CDPs in the Outlying Areas

The population minimum for CDPs is 300 in the Outlying Areas of Guam, the Virgin Islands of the United States, Palau, and the Northern Mariana Islands; there are no CDPs in American Samoa because incorporated villages cover the entire territory and all of the population. (For details, see Chapter 7, “Puerto Rico and the Outlying Areas.”)

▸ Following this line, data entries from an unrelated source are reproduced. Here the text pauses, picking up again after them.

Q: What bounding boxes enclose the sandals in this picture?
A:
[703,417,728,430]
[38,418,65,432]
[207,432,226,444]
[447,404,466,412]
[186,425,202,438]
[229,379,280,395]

CDPs on American Indian reservations

Before the 1980 census, the Census Bureau had offered tribal officials the opportunity to delineate CDPs on Indian reservations. To be recognized in the data tabulations, such CDPs had to conform to the national minimum population size of 1,000. Also for 1980, tribal leaders were given the opportunity to identify small geographic areas within reservation boundaries as subreservation areas. Data users found that subreservation areas often were useful for identifying small settlements of several hundred people. For 1990, the Census Bureau discontinued the subreservation area program, but gave tribal officials the opportunity to delineate clusters of population as CDPs. To help this process, it lowered the minimum population size for CDPs on American Indian reservations from 1,000 to 250. (For further information, see Chapter 5, “American Indian and Alaska Native Areas.”)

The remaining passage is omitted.